By the end of this tutorial, you will:
- Load **multiple DataFrames** from different sources
- **Merge data** from different tables with `pd.merge()`
- Work with **missing values** (NaN)
- Use `.isna()`, `.notna()`, and `.fillna()` to handle gaps
- Understand why data at the edges is incomplete—and what that incompleteness reveals

## Part 1: Loading Multiple DataFrames

*The Archives don't store everything in one table. Places are in one catalog. Journeys are in another. Journey steps—the individual legs of each trip—are in a third. To answer real questions, you must combine them.*

In [None]:
import pandas as pd

# Load data from the Journeys and Graphs course
BASE_URL = "https://raw.githubusercontent.com/buildLittleWorlds/densworld-datasets/main/data/"

# Load the places catalog
places = pd.read_csv(BASE_URL + "densworld_places.csv")
print(f"Places: {len(places)} locations")

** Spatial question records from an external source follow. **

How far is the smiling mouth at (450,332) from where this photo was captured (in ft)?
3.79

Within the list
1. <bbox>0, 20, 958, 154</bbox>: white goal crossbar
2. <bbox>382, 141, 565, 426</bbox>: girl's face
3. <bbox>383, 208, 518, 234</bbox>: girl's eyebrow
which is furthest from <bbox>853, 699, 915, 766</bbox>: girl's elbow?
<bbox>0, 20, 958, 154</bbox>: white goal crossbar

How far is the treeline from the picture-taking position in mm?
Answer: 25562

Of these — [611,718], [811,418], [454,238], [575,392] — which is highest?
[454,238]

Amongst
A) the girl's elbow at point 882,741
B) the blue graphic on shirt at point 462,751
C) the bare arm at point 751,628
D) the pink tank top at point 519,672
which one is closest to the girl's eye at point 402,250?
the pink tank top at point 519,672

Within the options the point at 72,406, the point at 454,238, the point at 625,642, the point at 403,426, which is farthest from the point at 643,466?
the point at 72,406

# Load journey steps (individual segments of journeys)
journey_steps = pd.read_csv(BASE_URL + "densworld_journey_steps.csv")
print(f"Journey Steps: {len(journey_steps)} records")

In [None]:
# What does the places data look like?
places.head()

In [None]:
# What columns does it have?
print("Places columns:")
for col in places.columns:
    print(f"  - {col}")

*Every place has a `place_id`, a name, a borough (region), a type, risk levels both physical and symbolic, and a flag for whether it's a boundary location.*

In [None]:
# What does the journey steps data look like?
journey_steps.head()

In [None]:
# Journey steps columns
print("Journey steps columns:")
for col in journey_steps.columns:
    print(f"  - {col}")

*Each journey step records a single leg of a journey: who traveled, where they started, where they ended, how they traveled, and what they encountered. The `origin_place_id` and `destination_place_id` columns connect to the places catalog.*

## Part 2: The Edges—Northo and Dead River

*Let's look at what places exist in Northo and Dead River.*

In [None]:
# What boroughs (regions) do we have?
places["borough"].value_counts()

In [None]:
# Northo places
northo_places = places[places["borough"] == "Northo"]
print(f"Northo has {len(northo_places)} recorded locations:")
northo_places[["name", "place_type", "risk_level_symbolic", "notes"]]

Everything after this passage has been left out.